**JOBS**
A. Translate this sentence from the column on college coaches below into Spanish: "Knight was a tremendous coach but was out of control."
B. Using the column on college coaches below, answer each question:
(i) Where was Jim Tressel head coach before Ohio State?
(ii) In what month and year was Bob Knight fired?
(iii) How many national championships did Knight win with Indiana?

**TEXT SECTION**
Was anybody really surprised when former Ohio State head coach Jim Tressel was fired for turning a blind eye to his Buckeye players receiving improper benefits? He did the same thing at his previous job, when he was head coach at Youngstown State.

This is the same Jim Tressel who was admired for his “integrity” by former Indianapolis Colts head coach Tony Dungy.

Tressel built the perfect image — a highly religious, sweater vest-wearing, crime-fighting, puppy-adopting saint — to appear incorruptible in the eyes of fans, boosters and his superiors.

Like anything, though, we can’t accept the surface image of a coach at face value. They have an agenda and enormous pressure to accomplish everything on it.

Take a coach that is sure to stir up passionate emotions among Hoosier
fans: Bob Knight.

When Knight was fired in September 2000, students marched in anger, some displaying banners reading, “Bob Knight is God.”

If he’s God, then he’s not a benevolent one. He won three national championships with Indiana, but that does not make it okay to choke a player in practice, grab and lecture a student for greeting him the wrong way or stuff a fan in a garbage can out of anger.

I challenge you to find any industry in which that sort of behavior would not lead
to a firing.

Knight was a tremendous coach but was out of control. He had to go.

No one is immune from following the rules and acting professionally, least of
all coaches.

If they make a mistake, so be it. They are human and will suffer consequences for their wrongdoings like everybody else.

We always want our coaches to win, and we can only hope they do it the right way. Still, they’re not to be idolized.

Doing so is a massive disservice to the real heroes in our lives.

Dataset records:
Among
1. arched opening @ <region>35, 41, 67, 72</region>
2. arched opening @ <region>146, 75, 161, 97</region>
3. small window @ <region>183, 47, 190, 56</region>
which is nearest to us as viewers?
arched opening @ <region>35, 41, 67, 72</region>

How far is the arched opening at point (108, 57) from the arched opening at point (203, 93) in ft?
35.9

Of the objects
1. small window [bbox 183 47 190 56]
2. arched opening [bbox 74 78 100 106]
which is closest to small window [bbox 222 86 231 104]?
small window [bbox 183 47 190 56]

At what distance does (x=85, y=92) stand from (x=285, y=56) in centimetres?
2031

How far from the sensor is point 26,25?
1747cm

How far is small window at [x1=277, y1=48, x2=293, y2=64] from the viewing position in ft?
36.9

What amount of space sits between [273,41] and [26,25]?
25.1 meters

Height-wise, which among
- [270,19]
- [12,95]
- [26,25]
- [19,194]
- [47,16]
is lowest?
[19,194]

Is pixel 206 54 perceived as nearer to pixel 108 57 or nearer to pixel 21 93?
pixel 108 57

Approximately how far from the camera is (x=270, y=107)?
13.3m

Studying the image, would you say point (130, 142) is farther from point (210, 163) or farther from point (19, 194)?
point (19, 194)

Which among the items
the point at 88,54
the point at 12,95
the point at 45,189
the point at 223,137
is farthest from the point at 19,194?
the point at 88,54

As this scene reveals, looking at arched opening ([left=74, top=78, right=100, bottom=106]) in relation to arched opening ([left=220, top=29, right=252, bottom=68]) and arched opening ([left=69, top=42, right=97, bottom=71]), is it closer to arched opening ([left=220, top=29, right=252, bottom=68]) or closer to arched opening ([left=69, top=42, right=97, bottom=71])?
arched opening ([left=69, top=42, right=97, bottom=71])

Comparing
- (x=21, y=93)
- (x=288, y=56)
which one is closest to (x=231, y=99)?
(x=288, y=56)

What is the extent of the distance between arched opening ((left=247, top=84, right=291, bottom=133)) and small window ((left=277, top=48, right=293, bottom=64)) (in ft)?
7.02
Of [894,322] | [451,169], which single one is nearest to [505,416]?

--

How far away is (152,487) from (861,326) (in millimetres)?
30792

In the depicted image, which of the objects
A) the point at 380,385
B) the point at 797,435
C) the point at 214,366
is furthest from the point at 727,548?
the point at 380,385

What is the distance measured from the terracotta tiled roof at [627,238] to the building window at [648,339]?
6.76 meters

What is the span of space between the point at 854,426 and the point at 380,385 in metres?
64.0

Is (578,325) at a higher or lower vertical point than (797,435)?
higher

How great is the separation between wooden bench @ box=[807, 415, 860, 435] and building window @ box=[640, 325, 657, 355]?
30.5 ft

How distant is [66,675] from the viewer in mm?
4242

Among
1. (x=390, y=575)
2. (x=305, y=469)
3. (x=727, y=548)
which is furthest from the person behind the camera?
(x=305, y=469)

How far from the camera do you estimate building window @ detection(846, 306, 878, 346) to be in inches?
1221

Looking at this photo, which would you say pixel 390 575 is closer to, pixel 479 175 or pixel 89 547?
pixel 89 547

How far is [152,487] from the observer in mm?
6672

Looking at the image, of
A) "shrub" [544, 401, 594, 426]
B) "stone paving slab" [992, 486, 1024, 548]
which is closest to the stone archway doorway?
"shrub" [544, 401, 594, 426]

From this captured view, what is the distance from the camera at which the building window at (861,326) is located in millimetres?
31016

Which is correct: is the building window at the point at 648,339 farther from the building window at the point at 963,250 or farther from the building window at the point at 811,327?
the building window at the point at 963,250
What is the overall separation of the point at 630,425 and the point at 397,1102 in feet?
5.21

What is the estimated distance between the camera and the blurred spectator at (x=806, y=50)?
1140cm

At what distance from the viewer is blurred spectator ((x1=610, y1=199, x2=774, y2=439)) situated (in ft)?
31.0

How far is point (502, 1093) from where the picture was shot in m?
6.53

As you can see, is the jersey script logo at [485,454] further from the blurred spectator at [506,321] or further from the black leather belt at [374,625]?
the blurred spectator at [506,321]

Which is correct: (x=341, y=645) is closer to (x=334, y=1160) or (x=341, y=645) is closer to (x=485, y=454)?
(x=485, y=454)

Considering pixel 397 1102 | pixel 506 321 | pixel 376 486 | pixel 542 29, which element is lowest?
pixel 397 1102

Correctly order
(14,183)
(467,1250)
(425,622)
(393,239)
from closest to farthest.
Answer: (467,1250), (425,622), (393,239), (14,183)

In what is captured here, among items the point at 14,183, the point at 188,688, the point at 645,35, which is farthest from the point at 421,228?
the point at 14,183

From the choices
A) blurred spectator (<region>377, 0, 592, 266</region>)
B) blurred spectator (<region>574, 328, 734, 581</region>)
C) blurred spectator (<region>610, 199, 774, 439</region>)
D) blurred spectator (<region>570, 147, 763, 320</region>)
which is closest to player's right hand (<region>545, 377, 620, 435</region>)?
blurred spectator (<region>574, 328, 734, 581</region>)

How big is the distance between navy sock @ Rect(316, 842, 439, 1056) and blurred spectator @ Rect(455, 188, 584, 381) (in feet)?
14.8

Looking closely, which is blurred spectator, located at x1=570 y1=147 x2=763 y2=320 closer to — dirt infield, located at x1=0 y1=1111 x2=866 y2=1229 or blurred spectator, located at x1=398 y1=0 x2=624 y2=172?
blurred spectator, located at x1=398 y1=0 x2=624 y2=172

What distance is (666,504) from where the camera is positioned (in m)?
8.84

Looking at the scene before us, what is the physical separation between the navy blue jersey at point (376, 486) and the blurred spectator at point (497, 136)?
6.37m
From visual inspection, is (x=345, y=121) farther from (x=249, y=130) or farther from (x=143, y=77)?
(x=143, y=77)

**ANSWERS FOR THIS EXERCISE**
A. Knight era un entrenador extraordinario, pero estaba fuera de control.

B.
(i) Youngstown State
(ii) September 2000
(iii) Three